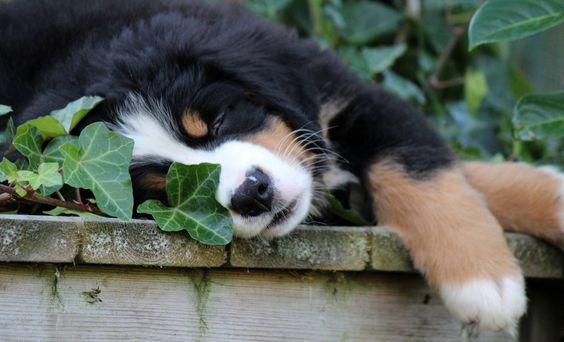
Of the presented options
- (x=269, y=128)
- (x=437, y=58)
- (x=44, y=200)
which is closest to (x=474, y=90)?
(x=437, y=58)

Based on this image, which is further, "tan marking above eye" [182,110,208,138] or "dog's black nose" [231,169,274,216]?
"tan marking above eye" [182,110,208,138]

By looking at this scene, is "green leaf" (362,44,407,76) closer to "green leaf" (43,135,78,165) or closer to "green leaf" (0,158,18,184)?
"green leaf" (43,135,78,165)

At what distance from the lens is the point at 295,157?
2.87 metres

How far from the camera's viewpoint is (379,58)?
16.6ft

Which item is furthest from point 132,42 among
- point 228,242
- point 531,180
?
point 531,180

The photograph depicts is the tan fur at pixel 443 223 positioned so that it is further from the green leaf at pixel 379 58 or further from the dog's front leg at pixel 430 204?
the green leaf at pixel 379 58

____

Problem to work on | Reproduce all of the material above with every occurrence of "closer" switched to "nearer", leaving everything else unchanged. Omit the pictures from the reproduction.

Expected answer |
Of the presented options
- (x=269, y=128)
- (x=437, y=58)
- (x=44, y=200)
which is closest to (x=474, y=90)?
(x=437, y=58)

Based on this image, which is further, "tan marking above eye" [182,110,208,138] or "dog's black nose" [231,169,274,216]?
"tan marking above eye" [182,110,208,138]

By looking at this scene, is "green leaf" (362,44,407,76) nearer to "green leaf" (43,135,78,165) or nearer to "green leaf" (0,158,18,184)?
"green leaf" (43,135,78,165)

At what distance from the lens is the point at 295,157?
2.87 metres

How far from the camera's viewpoint is (379,58)?
16.6ft

Which item is furthest from point 132,42 among
- point 228,242
- point 531,180
?
point 531,180

The photograph depicts is the tan fur at pixel 443 223 positioned so that it is further from the green leaf at pixel 379 58 or further from the dog's front leg at pixel 430 204?
the green leaf at pixel 379 58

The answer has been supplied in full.